#### Extrait de page ####
Quelles sont les normes pertinentes de l’OIT qui traitent de l’administration du travail?

Giuseppe Casale: Les normes fondamentales de l’OIT sur l’administration du travail sont la convention n° 150 et la recommandation qui l’accompagne de 1978. Ces normes définissent un cadre juridique international de base dans lequel peut fonctionner correctement n’importe quel système d’administration du travail. En outre, il existe d’autres instruments pertinents tels que la convention sur l’inspection du travail, la convention sur l’inspection du travail (agriculture), la convention sur les statistiques du travail et la convention sur les consultations tripartites.

Qu’est-ce que l’inspection du travail?

Giuseppe Casale: Pour l’OIT, le rôle de l’inspection du travail est de veiller au respect du droit du travail d’un pays en ce qui concerne les conditions de travail et la protection de la santé et de la sécurité des travailleurs. L’inspection du travail est l’une des fonctions essentielles d’un système d’administration du travail. Elle a toujours été au cœur du mandat de l’OIT, dès la création de l’Organisation en 1919.

Les inspecteurs du travail couvrent une gamme de thèmes qui varie d’un pays à l’autre mais qui comprend généralement la promotion de la santé et la sécurité au travail, la protection des salaires et des prestations de sécurité sociale, la promotion des droits fondamentaux au travail tels que la liberté d’association et la non-discrimination, ainsi que le fonctionnement approprié des relations professionnelles et du dialogue social. En menant leur mission, les inspecteurs du travail ont un impact direct sur le développement socio-économique du pays parce qu’ils réconcilient la protection et la sécurité des travailleurs avec la productivité et la compétitivité.

Quelles sont les normes pertinentes en matière d’inspection du travail?
####
Travail à faire:
1: Reproduisez fidèlement le passage de l'entretien sur l'administration du travail qui va de « Giuseppe Casale: Les » jusqu'à « les consultations tripartites. » inclus.
2: Énumérez les autres instruments pertinents que l'entretien sur l'administration du travail cite en plus de la convention n° 150 et de sa recommandation.
3: Prolongez l'entretien sur l'administration du travail à la suite de sa dernière phrase.
#### Entrées répertoriées ####
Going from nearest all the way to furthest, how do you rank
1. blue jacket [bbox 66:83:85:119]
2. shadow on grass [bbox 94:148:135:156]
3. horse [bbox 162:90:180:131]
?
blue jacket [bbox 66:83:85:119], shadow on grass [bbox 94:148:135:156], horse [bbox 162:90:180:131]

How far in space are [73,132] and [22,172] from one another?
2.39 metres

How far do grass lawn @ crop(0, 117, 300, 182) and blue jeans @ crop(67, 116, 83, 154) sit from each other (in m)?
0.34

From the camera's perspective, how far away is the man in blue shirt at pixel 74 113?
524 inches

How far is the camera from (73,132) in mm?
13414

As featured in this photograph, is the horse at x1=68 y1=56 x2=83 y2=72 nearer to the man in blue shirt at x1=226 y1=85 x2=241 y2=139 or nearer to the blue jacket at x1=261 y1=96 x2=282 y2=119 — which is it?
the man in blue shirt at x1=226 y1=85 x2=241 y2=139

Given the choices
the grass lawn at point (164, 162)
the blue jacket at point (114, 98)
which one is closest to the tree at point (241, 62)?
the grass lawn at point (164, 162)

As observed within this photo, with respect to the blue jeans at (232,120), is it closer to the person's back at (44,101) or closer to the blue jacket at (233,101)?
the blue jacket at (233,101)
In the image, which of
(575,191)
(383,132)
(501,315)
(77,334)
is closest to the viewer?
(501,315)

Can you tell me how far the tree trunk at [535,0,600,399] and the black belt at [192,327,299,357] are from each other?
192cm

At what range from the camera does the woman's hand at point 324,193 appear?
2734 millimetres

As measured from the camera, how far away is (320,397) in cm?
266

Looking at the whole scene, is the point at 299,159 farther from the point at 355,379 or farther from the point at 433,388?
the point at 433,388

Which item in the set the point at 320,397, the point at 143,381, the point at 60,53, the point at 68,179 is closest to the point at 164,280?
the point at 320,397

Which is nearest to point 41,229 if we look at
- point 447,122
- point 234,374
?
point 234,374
####
Résultats dans l'ordre:
1:
Giuseppe Casale: Les normes fondamentales de l’OIT sur l’administration du travail sont la convention n° 150 et la recommandation qui l’accompagne de 1978. Ces normes définissent un cadre juridique international de base dans lequel peut fonctionner correctement n’importe quel système d’administration du travail. En outre, il existe d’autres instruments pertinents tels que la convention sur l’inspection du travail, la convention sur l’inspection du travail (agriculture), la convention sur les statistiques du travail et la convention sur les consultations tripartites.

2:
- la convention sur l'inspection du travail
- la convention sur l'inspection du travail (agriculture)
- la convention sur les statistiques du travail
- la convention sur les consultations tripartites

3:
Giuseppe Casale: Comme je l’ai déjà mentionné, les normes internationales dans ce domaine incluent la convention n° 81 sur l’inspection du travail et sa recommandation, ainsi que la convention n° 129 sur l’inspection du travail (agriculture) et sa recommandation. D’autres conventions comportent des dispositions qui traitent de l’inspection du travail: la convention (n° 155) sur la sécurité et la santé des travailleurs, 1981, la convention (n° 187) sur le cadre promotionnel pour la sécurité et la santé au travail, 2006, et la convention (n° 178) sur l’inspection du travail (gens de mer), 1996.

Pour être précis, la convention n° 81 définit les trois principales fonctions des inspecteurs du travail: contrôler l’application de la législation, conseiller les employeurs et les travailleurs et fournir des informations aux autorités compétentes. Elle fixe aussi leurs pouvoirs, comme celui d’entrer sur les lieux de travail, de mener des enquêtes, de poser des questions, d’examiner des documents et de prélever des échantillons; ou celui de donner des instructions pour remédier aux défaillances et de décider s’il est approprié de donner un avertissement et de prodiguer des conseils, ou de lancer ou recommander une action juridique. En retour, les inspecteurs sont tenus de respecter certaines obligations: ils ne peuvent avoir aucun intérêt direct ou indirect dans les entreprises qu’ils contrôlent et ne doivent divulguer aucun secret commercial des entreprises qu’ils inspectent ni révéler l’auteur des plaintes.

Quels problèmes l’administration et l’inspection du travail rencontrent-elles?

Giuseppe Casale: Les principales difficultés pour l’administration du travail sont liées à des capacités parfois limitées des ministères du Travail en matière d’élaboration des politiques. Cela est souvent dû à un manque de ressources humaines et financières, un accès limité à des données fiables ventilées par sexe ou des technologies de l’information inadaptées. Les systèmes nationaux d’inspection du travail souffrent aussi de l’absence d’une autorité centrale qui se traduit par des difficultés à faire respecter le droit du travail. Ajouté à cela, le développement des initiatives privées d’inspection du travail menace la fonction publique des ministères et des inspections du travail. Parmi les autres défis que doivent relever les inspecteurs du travail figurent la faiblesse de l’administration, les nouvelles formes d’emploi, le travail non déclaré, les nouvelles technologies et les nouveaux procédés industriels.

La récente crise économique et sociale a-t-elle eu des répercussions sur les services d’administration et d’inspection du travail?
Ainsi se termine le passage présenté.